John Voight, assistant professor in the Department of Mathematics and Statistics in the College of Engineering and Mathematical Sciences at UVM received the Selfridge Prize for the best paper presented during the Ninth Algorithmic Number Theory Symposium (ANTS IX) held July 19-23, 2010 at INRIA in Nancy, France. Voight, in recognition for his paper entitled, "Computing automorphic forms on Shimura curves over fields with arbitrary class number" (see abstract below), received a prestigious medal and a cash award.

The Selfridge prize honors John Selfridge for his many contributions to mathematics and is awarded every two years at ANTS, the premier international forum for presentations on new research in computational number theory. The award is sponsored by the Number Theory Foundation.

"Voight’s research reflects just some of the incredible work recognized internationally by many of our younger faculty members," says Bernard "Chip" Cole, Interim Dean of the UVM College of Engineering and Mathematical Sciences.

Voight’s primary research area is in number theory, specifically arithmetic algebraic geometry. He received a three-year $75,000 National Science Foundation (NSF) Division of Mathematical Sciences Award for his research entitled, "Quaternion algebras, Shimura curves, and modular forms: Algorithms and arithmetic." This grant is funded by the American Recovery and Reinvestment Act (ARRA). Voight also received a two-year $30,000 Young Investigator Grant from the National Security Agency (NSA) for research entitled, "Topics in number theory: Geometry, cohomology and algorithms".

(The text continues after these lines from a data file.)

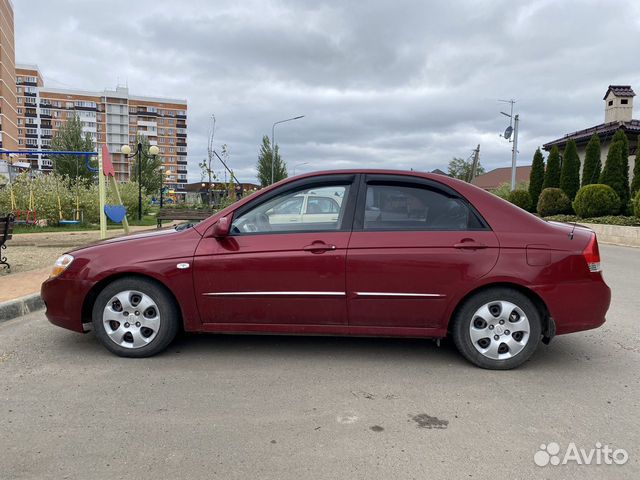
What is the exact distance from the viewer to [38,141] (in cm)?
10975

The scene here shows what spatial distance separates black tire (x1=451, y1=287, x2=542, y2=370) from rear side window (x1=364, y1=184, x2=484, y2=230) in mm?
586

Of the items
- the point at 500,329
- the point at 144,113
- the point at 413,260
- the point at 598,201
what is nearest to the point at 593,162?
the point at 598,201

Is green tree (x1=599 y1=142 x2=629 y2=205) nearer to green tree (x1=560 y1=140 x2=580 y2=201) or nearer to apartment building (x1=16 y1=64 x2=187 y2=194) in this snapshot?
green tree (x1=560 y1=140 x2=580 y2=201)

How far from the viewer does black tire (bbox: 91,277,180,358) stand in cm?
407

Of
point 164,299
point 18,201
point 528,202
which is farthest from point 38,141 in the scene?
point 164,299

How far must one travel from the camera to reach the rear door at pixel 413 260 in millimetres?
3861

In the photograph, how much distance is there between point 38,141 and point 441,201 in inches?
5000

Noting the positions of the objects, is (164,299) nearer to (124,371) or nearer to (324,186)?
(124,371)

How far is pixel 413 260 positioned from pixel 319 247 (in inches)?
30.9

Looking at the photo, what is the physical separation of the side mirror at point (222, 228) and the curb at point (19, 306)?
330 cm

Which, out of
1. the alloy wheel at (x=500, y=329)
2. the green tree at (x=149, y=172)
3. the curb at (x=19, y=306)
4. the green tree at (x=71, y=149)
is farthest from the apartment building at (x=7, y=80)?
the alloy wheel at (x=500, y=329)

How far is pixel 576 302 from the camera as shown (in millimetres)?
3873

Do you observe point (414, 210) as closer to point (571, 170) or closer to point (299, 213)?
point (299, 213)

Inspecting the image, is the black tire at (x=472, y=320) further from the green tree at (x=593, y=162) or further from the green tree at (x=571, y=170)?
the green tree at (x=571, y=170)
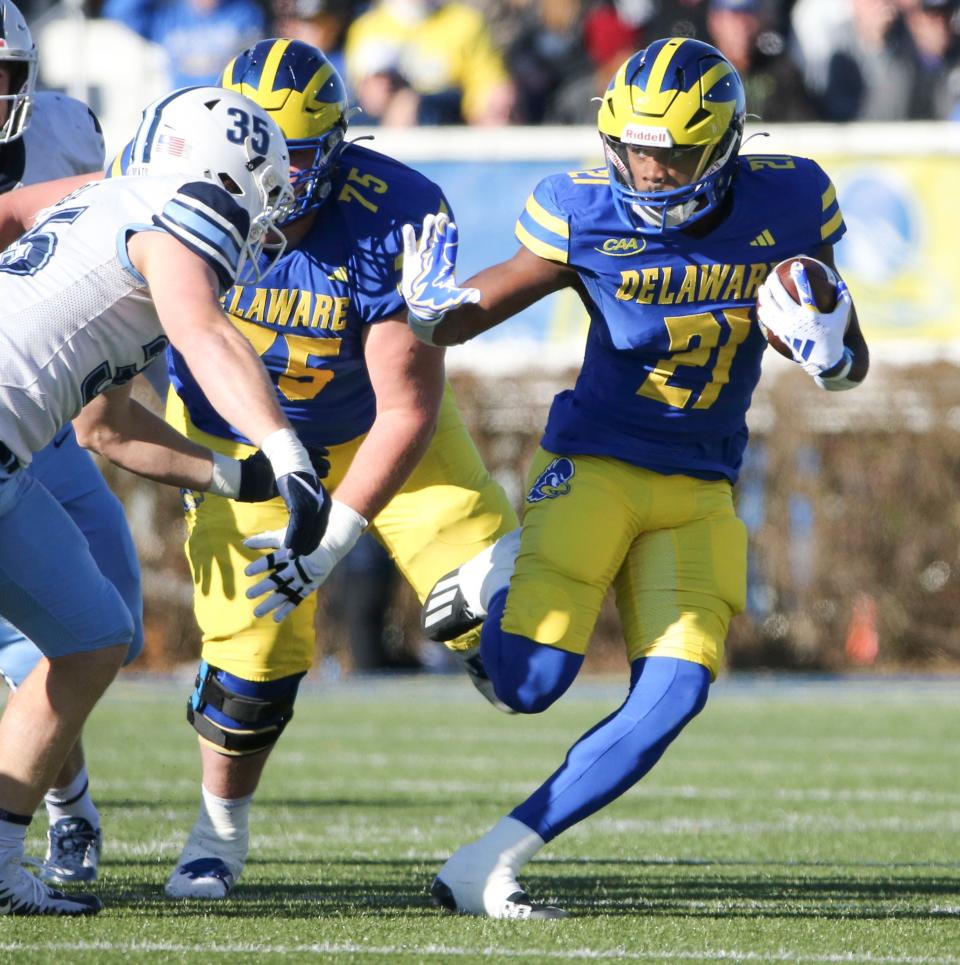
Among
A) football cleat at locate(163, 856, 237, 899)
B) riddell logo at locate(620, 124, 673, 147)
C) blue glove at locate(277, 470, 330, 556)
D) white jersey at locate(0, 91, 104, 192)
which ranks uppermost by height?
riddell logo at locate(620, 124, 673, 147)

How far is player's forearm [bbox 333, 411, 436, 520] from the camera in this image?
4441 mm

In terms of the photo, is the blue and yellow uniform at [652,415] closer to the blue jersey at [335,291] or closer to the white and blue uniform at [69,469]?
the blue jersey at [335,291]

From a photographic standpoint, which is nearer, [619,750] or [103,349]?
[103,349]

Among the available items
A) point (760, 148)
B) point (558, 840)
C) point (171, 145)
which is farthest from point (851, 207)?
point (171, 145)

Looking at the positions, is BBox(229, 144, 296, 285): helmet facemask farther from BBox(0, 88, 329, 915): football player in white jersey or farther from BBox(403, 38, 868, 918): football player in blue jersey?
BBox(403, 38, 868, 918): football player in blue jersey

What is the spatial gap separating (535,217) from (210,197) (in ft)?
3.21

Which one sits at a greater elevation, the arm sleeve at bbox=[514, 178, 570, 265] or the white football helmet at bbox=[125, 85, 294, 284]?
the white football helmet at bbox=[125, 85, 294, 284]

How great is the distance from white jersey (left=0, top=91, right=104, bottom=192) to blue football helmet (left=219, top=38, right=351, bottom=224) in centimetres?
67

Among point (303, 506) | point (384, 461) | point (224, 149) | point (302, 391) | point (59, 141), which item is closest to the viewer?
point (303, 506)

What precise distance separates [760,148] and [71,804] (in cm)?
796

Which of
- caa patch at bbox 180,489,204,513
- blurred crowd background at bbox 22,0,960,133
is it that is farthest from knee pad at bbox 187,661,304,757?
blurred crowd background at bbox 22,0,960,133

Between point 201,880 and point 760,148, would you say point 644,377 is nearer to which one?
point 201,880

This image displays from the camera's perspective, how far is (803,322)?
4148 millimetres

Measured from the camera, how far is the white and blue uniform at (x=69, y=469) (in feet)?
16.1
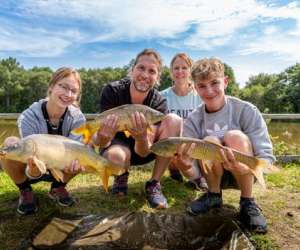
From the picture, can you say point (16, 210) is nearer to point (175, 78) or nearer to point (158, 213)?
point (158, 213)

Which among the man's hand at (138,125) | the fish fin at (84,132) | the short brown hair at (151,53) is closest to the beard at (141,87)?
the short brown hair at (151,53)

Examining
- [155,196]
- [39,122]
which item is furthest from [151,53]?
[155,196]

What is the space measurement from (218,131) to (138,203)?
0.90 m

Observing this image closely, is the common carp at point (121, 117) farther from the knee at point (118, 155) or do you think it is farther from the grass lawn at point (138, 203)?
the grass lawn at point (138, 203)

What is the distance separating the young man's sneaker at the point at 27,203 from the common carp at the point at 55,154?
1.73 feet

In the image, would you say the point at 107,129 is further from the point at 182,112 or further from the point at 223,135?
the point at 182,112

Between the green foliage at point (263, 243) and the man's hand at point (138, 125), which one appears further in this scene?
the man's hand at point (138, 125)

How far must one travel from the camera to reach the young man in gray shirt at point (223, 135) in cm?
290

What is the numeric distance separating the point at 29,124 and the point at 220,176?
61.0 inches

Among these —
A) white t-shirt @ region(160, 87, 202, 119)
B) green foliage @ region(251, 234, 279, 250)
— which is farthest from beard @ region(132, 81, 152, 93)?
green foliage @ region(251, 234, 279, 250)

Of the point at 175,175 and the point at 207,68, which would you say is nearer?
the point at 207,68

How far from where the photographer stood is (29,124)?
3.18 metres

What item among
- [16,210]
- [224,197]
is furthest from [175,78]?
[16,210]

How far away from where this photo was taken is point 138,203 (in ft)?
11.1
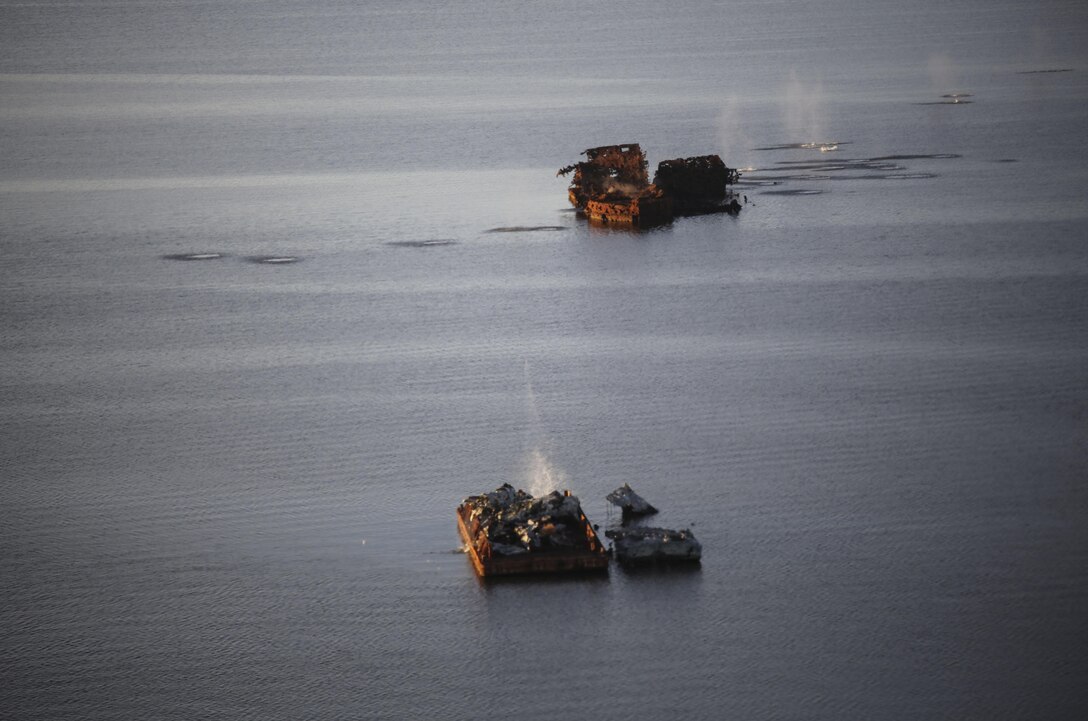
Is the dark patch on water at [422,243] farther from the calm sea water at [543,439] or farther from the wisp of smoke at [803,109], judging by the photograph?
the wisp of smoke at [803,109]

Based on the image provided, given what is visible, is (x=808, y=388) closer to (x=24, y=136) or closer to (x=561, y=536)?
(x=561, y=536)

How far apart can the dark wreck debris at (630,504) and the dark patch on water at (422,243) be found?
41080 millimetres

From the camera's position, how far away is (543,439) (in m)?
46.5

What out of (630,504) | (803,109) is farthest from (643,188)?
(630,504)

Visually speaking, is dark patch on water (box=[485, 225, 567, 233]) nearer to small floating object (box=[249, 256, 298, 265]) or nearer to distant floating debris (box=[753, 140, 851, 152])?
A: small floating object (box=[249, 256, 298, 265])

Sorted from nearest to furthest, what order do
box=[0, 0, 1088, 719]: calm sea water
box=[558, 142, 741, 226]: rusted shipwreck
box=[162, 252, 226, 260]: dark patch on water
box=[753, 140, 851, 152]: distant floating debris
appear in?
box=[0, 0, 1088, 719]: calm sea water < box=[162, 252, 226, 260]: dark patch on water < box=[558, 142, 741, 226]: rusted shipwreck < box=[753, 140, 851, 152]: distant floating debris

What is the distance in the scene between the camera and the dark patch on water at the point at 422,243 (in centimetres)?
7975

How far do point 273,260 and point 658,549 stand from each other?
44.3 m

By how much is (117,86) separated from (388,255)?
109 meters

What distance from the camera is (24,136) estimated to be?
434 ft

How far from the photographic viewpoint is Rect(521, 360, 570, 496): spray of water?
138 feet

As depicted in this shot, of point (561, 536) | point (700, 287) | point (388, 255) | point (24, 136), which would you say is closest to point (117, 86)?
point (24, 136)

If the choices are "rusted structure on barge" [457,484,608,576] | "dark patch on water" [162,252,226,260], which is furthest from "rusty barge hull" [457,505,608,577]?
"dark patch on water" [162,252,226,260]

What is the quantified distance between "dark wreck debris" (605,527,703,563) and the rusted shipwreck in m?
47.1
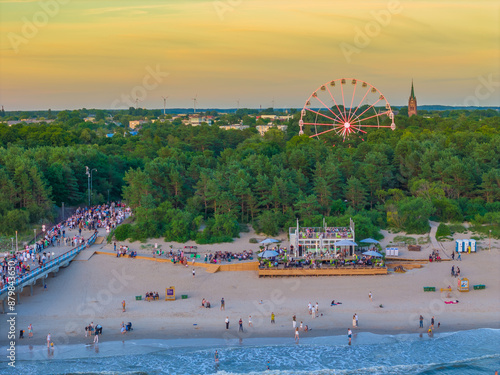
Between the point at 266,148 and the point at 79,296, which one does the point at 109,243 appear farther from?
the point at 266,148

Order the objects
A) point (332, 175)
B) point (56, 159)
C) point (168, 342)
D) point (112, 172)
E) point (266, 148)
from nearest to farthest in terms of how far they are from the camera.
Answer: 1. point (168, 342)
2. point (332, 175)
3. point (56, 159)
4. point (112, 172)
5. point (266, 148)

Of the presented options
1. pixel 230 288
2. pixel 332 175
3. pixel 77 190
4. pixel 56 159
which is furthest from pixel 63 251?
pixel 332 175

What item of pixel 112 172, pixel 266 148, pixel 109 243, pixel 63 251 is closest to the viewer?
pixel 63 251

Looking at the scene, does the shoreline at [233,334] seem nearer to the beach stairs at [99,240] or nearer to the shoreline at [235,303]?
the shoreline at [235,303]

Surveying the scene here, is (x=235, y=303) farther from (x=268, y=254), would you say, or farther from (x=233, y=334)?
(x=268, y=254)

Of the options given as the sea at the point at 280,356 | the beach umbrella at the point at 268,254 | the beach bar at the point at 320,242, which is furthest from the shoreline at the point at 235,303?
the beach bar at the point at 320,242

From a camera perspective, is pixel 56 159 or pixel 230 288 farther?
pixel 56 159

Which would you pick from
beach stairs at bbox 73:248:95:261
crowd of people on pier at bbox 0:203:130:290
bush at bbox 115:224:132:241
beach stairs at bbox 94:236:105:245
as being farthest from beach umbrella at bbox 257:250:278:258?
crowd of people on pier at bbox 0:203:130:290
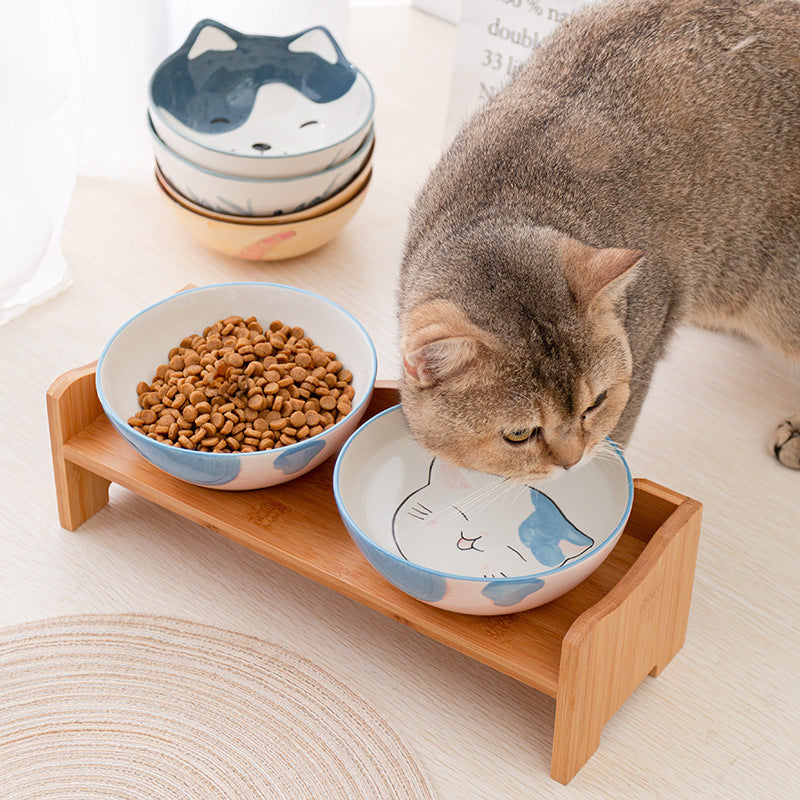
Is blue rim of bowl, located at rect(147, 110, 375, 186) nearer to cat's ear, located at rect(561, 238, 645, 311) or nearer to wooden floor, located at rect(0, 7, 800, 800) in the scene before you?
wooden floor, located at rect(0, 7, 800, 800)

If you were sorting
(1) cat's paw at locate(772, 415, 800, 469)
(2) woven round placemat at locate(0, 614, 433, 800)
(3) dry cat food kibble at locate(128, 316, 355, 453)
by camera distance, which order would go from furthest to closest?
(1) cat's paw at locate(772, 415, 800, 469) < (3) dry cat food kibble at locate(128, 316, 355, 453) < (2) woven round placemat at locate(0, 614, 433, 800)

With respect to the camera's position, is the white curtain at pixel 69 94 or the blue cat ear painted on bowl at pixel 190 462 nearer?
the blue cat ear painted on bowl at pixel 190 462

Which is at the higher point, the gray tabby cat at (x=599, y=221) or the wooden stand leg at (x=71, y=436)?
the gray tabby cat at (x=599, y=221)

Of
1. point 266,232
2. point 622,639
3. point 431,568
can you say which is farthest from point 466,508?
point 266,232

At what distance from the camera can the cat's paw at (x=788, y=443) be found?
1391 millimetres

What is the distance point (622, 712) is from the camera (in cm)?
109

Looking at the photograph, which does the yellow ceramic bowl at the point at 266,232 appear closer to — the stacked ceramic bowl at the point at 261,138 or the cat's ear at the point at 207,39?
the stacked ceramic bowl at the point at 261,138

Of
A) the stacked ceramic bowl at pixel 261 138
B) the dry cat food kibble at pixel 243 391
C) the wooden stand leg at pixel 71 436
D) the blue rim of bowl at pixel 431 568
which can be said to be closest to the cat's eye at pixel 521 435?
the blue rim of bowl at pixel 431 568

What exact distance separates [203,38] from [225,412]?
77cm

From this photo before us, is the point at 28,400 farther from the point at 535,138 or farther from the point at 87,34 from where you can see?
the point at 535,138

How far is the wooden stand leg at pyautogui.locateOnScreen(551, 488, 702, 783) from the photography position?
0.94 m

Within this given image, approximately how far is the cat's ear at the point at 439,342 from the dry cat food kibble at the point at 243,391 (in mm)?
213

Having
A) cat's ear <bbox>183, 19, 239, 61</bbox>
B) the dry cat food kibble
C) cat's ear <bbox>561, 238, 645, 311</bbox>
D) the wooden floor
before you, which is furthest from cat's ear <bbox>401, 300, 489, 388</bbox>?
cat's ear <bbox>183, 19, 239, 61</bbox>

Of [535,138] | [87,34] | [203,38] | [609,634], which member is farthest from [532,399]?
[87,34]
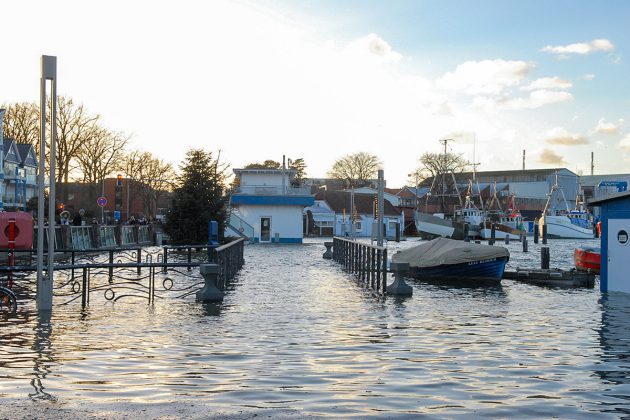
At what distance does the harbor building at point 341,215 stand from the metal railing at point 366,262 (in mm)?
63774

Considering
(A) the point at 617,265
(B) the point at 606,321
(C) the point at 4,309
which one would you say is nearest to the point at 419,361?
(B) the point at 606,321

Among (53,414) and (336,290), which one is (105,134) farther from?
(53,414)

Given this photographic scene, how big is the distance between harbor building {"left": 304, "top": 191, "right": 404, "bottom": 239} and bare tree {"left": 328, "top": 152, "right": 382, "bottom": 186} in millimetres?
19710

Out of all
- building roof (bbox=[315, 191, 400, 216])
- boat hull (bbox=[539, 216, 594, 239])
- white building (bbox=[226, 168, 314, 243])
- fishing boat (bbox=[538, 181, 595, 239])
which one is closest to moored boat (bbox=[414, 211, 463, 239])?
building roof (bbox=[315, 191, 400, 216])

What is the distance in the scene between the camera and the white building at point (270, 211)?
67500 mm

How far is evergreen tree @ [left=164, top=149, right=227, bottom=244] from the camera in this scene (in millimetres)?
47031

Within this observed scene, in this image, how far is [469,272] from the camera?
96.4ft

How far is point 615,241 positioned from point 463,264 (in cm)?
729

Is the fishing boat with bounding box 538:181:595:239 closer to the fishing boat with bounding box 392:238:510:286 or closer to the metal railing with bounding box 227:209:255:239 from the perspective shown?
the metal railing with bounding box 227:209:255:239

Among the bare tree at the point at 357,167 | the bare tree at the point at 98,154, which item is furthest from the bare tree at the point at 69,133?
the bare tree at the point at 357,167

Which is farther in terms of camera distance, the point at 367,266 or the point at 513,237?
the point at 513,237

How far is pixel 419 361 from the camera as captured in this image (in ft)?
36.1

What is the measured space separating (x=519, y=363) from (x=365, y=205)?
326ft

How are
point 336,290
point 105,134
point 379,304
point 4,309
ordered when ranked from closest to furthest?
point 4,309
point 379,304
point 336,290
point 105,134
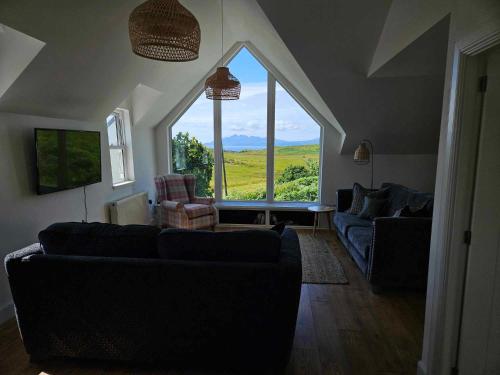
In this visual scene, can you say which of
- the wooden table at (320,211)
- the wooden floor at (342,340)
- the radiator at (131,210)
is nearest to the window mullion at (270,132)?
the wooden table at (320,211)

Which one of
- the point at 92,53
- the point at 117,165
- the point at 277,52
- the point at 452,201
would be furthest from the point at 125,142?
the point at 452,201

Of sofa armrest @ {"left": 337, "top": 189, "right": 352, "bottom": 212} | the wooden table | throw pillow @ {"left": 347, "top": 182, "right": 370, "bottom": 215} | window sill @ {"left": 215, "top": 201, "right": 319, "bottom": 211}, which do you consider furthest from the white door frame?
window sill @ {"left": 215, "top": 201, "right": 319, "bottom": 211}

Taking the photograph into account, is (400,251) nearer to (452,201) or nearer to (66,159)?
(452,201)

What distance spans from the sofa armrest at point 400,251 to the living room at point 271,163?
15 millimetres

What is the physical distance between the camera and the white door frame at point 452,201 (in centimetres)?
137

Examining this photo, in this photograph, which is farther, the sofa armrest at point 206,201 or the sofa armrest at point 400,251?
the sofa armrest at point 206,201

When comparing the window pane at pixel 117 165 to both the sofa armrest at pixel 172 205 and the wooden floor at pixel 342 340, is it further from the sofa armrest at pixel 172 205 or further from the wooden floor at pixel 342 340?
the wooden floor at pixel 342 340

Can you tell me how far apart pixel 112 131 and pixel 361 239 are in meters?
3.77

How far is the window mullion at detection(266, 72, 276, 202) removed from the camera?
4.88 meters

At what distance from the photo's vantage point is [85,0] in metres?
2.14

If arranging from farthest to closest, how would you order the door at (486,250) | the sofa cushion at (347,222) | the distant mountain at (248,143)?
the distant mountain at (248,143) < the sofa cushion at (347,222) < the door at (486,250)

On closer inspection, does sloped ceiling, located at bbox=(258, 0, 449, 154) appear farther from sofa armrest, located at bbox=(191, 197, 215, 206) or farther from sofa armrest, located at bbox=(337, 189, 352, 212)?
sofa armrest, located at bbox=(191, 197, 215, 206)

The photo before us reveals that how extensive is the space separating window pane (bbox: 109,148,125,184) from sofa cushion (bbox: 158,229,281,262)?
3.00 meters

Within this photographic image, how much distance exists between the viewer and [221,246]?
1.68 m
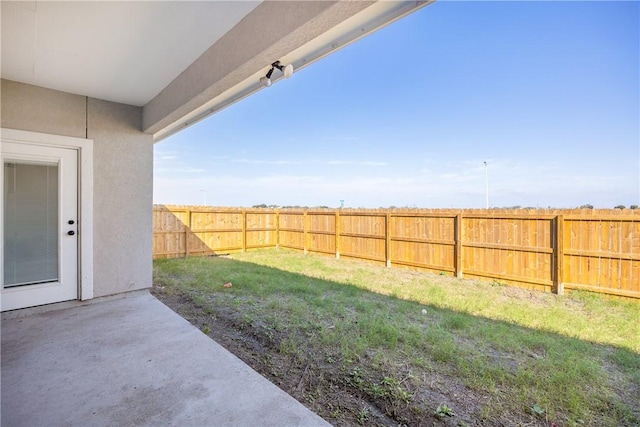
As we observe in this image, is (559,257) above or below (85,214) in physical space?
below

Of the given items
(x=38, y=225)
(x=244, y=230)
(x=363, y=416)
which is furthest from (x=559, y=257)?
(x=244, y=230)

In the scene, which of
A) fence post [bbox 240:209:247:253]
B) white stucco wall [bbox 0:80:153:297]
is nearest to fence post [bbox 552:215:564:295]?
white stucco wall [bbox 0:80:153:297]

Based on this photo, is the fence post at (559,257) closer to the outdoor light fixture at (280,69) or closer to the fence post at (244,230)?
the outdoor light fixture at (280,69)

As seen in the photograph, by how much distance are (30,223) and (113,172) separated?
1.05m

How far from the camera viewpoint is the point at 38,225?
134 inches

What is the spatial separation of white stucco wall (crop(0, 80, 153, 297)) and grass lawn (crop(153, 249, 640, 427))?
84 cm

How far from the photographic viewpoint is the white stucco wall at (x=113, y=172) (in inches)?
134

For more information on ANTS visit: http://www.ants9.org/

To read the paper visit: http://www.cems.uvm.edu/~voight/articles/classno-ants-032510.pdf

Abstract We extend methods of Greenberg and the author to compute in the cohomology of a Shimura curve defined over a totally real field with arbitrary class number. Via the Jacquet-Langlands correspondence, we thereby compute systems of Hecke eigenvalues associated to Hilbert modular forms of arbitrary level over a totally real field of odd degree. We conclude with two examples which illustrate the effectiveness of our algorithms.

Background Originally from the state of Georgia, he received his B.S. from Gonzaga University in Spokane, Washington and his Ph.D. from the University of California, Berkeley. He served as a Visiting Scholar in the Magma Computational Algebra Group at the University of Sydney in Australia, and did a post doctoral at the University of Minnesota through the Institute for Mathematics and its Applications (IMA). In addition to his appointment at UVM, he serves as a Visiting Researcher for McGill University and the Centre de Recherches Mathématiques (CRM) in Montreal.

Voight arrived at UVM in 2007 and is recognized by students for his engaging classes. He has taught Math 727: Quaternion Algebras at McGill and teaches Math 241: Analysis in Several Real Variables I; Math 255: Elementary Number Theory, as well as an Honors course entitled, A Social and Mathematical History of Cryptography at UVM.